_Supplied passage_:
(begin)
I have written quite a lor of work in LaTeX and I am still perplexed by floating images and I can never tell where floats (images, tables) will be or should be, because it always jumps randomly from page to page.

My roommate at college had a thesis with lots of images and tables and he basically gave up on LaTeX because of that.

Also, installing fonts to MS Word is trivial. Installing fonts to LaTeX ... well... not so. You need to use XeLaTeX. Which breaks some other things. I tried to use bibtex with xelatex, and started to do some weird issues, until I found out that the texlive packages in debian/ubuntu repos are outdated, so I had to uninstall them and install it again from the website, and then something else broke.

Meanwhile MS Word just works as it is. And you don't need to learn the weird table syntax. And the weird floating logic. And the difference between TeX, LaTeX, XeLaTeX, BibTex, Texlive.


Regarding your comment about floats in LaTeX, of course you don't tell LaTeX where they go. They float. That's why they are called floats. If you don't want them to float, don't use the float environment. ( Or use the float package and the [H] option, as explained on https://tex.stackexchange.com/questions/8625/force-figure-pl... ).


Agreed. LaTeX is a mess. Its basic idea is fantastic. But its implementation is a brittle, entangled, inconsistent, old mess. Could use a fresh backwards-INcompatible reboot.
(end)
_Prompt 1_: According to the LaTeX discussion, what must you use to install fonts for LaTeX?
_Prompt 2_: Print the LaTeX discussion from "Agreed. LaTeX is" up to and including "fresh backwards-INcompatible reboot.".
The records have no connection to the LaTeX discussion.

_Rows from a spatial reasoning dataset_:
(begin)
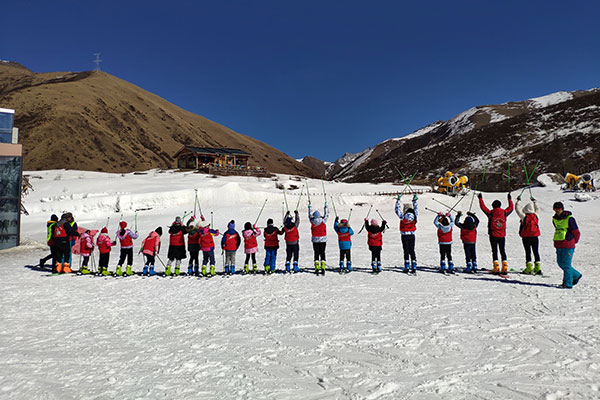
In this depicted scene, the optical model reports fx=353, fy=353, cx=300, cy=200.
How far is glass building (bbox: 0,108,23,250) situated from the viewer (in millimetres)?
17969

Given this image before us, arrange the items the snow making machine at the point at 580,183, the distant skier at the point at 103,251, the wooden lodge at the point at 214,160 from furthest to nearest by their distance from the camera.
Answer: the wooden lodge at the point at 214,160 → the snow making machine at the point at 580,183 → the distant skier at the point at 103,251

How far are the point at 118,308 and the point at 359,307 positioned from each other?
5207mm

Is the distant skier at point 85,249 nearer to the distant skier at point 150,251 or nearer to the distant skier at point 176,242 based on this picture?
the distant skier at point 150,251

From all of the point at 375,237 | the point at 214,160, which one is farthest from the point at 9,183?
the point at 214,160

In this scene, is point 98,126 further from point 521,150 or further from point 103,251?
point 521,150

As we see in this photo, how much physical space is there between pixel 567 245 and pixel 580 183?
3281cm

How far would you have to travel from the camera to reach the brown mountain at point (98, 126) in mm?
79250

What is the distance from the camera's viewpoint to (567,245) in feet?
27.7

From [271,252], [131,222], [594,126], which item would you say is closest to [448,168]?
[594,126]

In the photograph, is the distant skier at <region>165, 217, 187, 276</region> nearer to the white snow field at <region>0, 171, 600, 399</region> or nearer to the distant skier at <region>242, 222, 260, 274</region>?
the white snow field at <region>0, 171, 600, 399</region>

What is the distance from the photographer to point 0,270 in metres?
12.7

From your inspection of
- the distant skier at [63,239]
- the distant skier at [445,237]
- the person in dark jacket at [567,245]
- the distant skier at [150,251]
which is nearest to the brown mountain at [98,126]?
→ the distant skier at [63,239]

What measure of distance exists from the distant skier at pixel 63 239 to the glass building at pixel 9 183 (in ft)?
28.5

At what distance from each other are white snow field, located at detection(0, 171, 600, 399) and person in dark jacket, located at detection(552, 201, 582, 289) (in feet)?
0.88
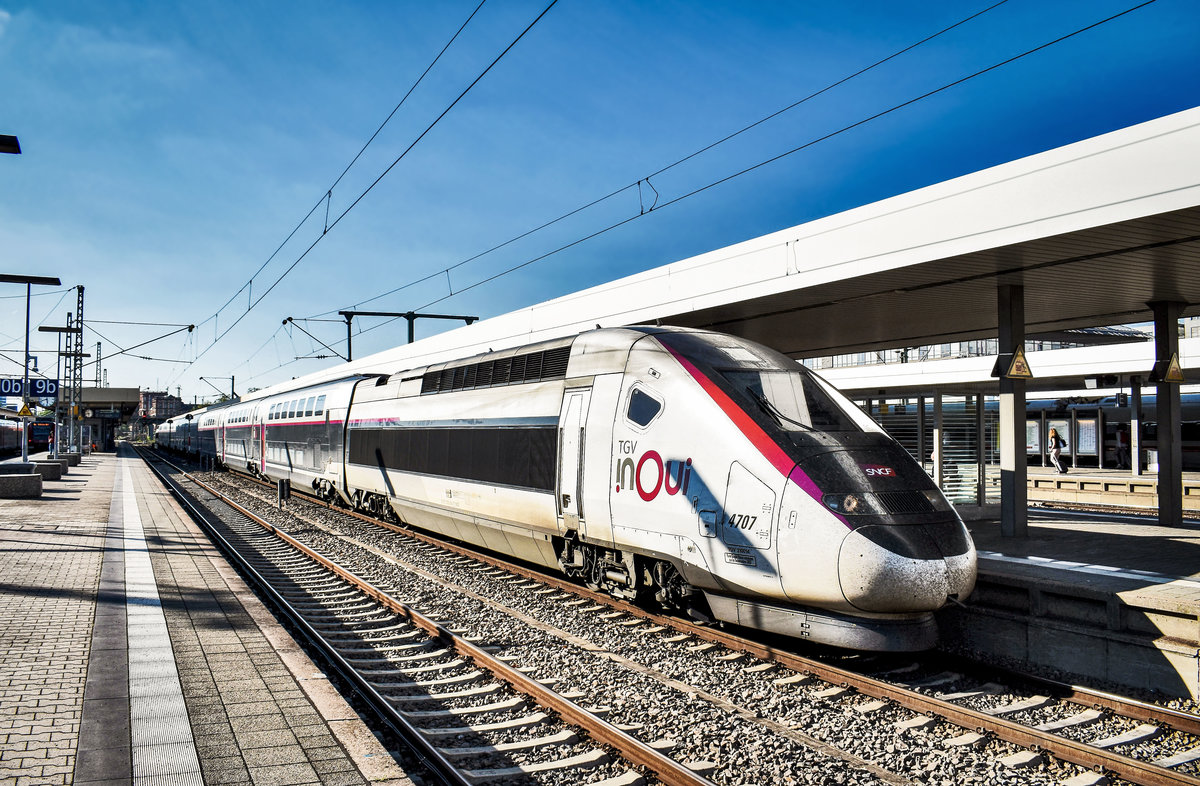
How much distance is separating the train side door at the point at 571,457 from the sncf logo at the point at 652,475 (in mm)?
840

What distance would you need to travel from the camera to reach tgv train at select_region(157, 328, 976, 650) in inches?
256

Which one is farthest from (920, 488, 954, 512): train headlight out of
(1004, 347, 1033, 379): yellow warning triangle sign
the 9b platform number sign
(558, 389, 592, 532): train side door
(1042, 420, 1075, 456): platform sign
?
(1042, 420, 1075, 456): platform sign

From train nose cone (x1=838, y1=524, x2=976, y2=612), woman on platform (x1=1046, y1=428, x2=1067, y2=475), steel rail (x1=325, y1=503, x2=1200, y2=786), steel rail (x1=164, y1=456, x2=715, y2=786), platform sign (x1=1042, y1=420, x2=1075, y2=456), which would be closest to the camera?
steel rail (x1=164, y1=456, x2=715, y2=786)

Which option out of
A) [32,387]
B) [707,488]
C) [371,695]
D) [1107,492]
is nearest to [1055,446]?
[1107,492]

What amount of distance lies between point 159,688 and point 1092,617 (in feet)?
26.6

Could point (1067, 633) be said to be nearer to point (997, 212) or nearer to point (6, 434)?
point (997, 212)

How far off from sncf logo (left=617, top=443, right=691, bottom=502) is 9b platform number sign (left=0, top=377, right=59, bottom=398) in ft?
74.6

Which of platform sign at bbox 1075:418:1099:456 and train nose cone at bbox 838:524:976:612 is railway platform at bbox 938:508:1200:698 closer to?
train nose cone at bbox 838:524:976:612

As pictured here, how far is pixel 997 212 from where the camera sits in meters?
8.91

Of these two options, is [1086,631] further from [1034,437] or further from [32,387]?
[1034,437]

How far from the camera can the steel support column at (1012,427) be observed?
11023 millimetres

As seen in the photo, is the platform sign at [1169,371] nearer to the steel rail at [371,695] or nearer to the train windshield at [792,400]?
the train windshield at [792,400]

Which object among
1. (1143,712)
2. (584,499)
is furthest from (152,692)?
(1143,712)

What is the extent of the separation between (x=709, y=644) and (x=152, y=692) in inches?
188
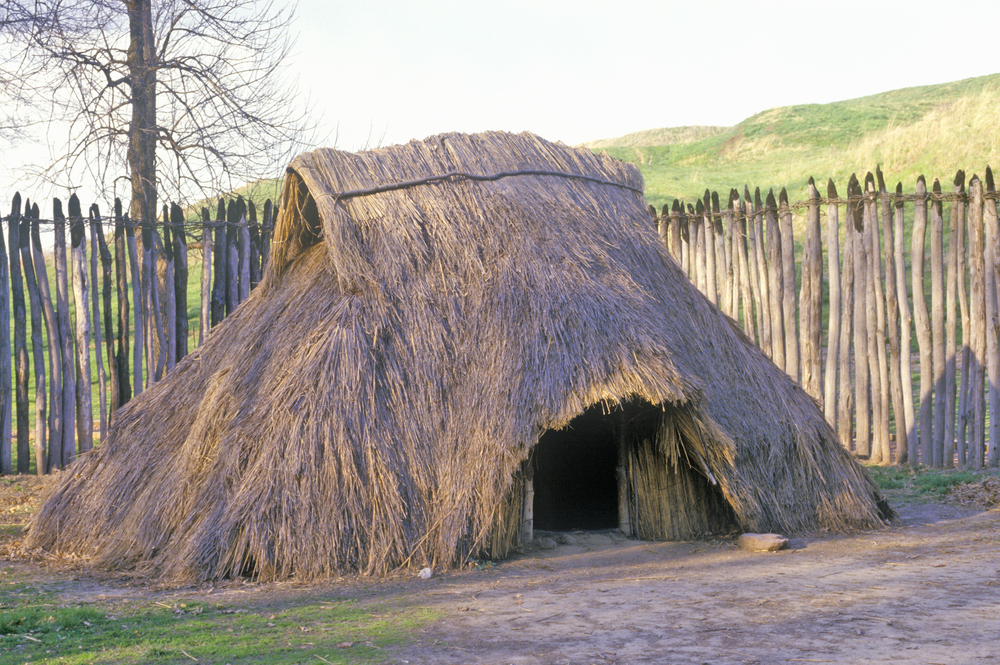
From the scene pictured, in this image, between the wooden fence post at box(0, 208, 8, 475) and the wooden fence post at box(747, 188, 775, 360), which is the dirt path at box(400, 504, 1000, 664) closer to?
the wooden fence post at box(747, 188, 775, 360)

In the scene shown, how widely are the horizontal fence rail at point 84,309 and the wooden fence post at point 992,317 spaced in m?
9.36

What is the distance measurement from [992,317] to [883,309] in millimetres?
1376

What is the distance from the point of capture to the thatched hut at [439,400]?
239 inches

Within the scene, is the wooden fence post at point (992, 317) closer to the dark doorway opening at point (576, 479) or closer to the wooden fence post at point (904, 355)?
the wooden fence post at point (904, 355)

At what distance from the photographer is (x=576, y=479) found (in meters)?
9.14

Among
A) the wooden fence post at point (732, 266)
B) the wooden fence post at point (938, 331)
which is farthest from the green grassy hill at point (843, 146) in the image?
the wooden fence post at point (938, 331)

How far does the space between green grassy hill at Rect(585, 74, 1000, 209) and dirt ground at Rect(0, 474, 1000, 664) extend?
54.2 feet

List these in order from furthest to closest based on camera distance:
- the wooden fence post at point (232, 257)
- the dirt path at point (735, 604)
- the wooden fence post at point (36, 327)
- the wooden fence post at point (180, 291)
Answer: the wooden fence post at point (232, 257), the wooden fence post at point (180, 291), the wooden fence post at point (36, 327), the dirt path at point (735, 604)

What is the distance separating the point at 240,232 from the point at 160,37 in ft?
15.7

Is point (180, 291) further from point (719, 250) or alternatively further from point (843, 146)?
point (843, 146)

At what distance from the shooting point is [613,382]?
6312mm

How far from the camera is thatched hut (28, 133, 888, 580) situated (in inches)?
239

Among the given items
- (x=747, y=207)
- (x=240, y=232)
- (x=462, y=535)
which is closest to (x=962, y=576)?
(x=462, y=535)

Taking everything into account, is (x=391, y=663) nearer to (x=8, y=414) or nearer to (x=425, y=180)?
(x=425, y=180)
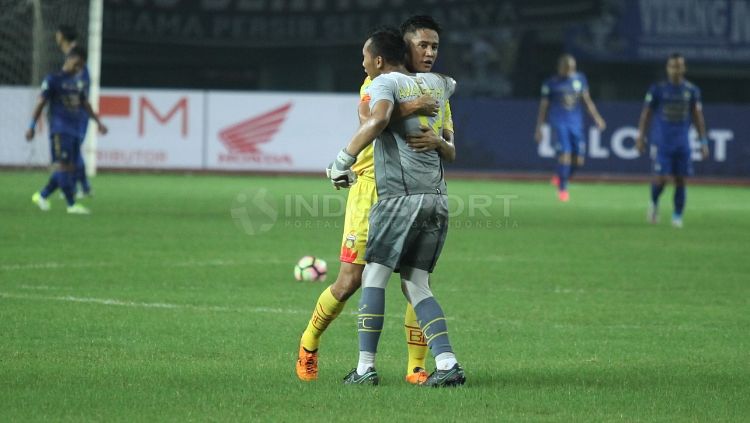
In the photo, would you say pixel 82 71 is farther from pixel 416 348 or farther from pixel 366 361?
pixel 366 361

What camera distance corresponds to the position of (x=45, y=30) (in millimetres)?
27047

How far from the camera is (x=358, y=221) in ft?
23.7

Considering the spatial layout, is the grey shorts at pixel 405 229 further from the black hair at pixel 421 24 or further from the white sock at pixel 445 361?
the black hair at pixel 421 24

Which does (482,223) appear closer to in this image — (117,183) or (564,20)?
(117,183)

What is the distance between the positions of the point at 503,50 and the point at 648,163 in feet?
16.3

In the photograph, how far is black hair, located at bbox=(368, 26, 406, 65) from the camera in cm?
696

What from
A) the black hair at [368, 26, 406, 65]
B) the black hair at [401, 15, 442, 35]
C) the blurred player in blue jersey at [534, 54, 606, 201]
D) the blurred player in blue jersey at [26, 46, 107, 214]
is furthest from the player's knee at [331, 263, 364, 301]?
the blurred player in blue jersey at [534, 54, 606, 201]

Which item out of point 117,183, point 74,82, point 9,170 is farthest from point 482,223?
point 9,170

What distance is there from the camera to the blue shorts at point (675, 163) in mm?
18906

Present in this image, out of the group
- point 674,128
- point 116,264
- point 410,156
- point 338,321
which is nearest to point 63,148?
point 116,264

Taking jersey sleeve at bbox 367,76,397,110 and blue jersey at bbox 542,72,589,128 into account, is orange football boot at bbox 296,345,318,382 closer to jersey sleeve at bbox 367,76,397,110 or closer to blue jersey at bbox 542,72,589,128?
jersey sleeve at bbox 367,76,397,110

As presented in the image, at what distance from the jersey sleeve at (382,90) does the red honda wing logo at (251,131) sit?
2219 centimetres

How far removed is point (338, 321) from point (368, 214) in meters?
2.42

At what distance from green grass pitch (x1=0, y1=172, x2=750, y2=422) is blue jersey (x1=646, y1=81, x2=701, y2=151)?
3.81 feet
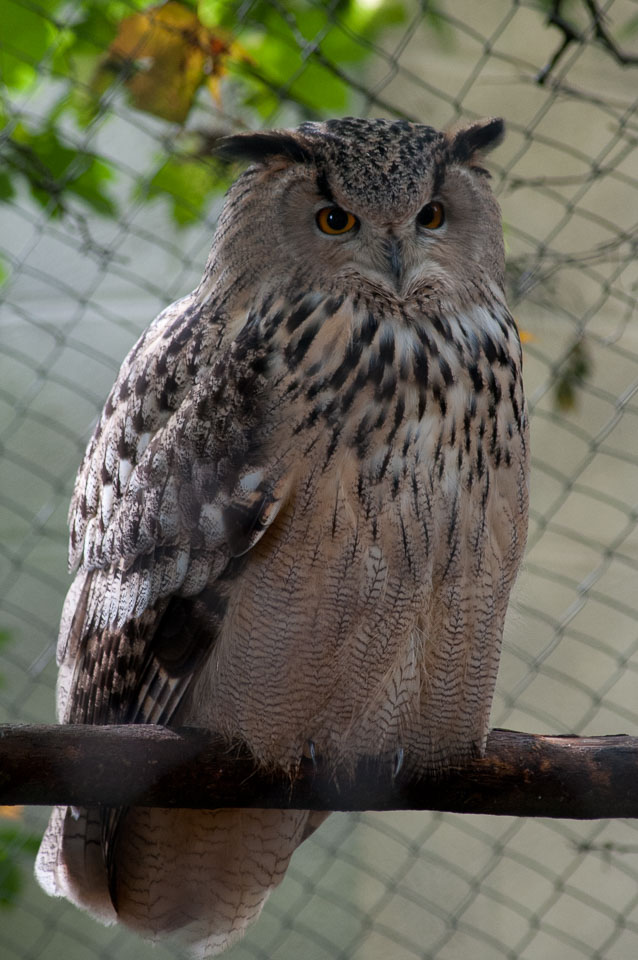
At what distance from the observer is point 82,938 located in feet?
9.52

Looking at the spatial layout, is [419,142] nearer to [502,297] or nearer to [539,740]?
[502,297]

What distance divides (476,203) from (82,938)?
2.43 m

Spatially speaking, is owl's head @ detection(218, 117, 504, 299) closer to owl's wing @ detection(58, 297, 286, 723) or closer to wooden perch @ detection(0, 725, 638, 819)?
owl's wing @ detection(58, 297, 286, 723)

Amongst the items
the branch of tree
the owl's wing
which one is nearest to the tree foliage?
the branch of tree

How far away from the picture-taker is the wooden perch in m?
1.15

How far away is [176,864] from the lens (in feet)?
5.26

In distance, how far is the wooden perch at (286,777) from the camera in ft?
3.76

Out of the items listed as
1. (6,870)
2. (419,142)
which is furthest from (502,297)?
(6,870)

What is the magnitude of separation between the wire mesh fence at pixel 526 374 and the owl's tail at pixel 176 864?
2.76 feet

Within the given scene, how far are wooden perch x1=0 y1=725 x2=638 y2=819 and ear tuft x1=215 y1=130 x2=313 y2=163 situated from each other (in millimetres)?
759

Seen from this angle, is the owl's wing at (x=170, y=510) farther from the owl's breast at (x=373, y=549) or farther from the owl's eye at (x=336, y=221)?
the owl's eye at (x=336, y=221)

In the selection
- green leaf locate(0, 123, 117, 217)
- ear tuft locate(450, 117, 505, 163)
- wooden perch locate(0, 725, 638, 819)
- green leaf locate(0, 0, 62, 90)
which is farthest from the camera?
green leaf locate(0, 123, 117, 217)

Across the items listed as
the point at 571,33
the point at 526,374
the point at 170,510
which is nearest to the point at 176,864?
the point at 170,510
(end)
_Expected output 1_: XeLaTeX.

_Expected output 2_:
Agreed. LaTeX is a mess. Its basic idea is fantastic. But its implementation is a brittle, entangled, inconsistent, old mess. Could use a fresh backwards-INcompatible reboot.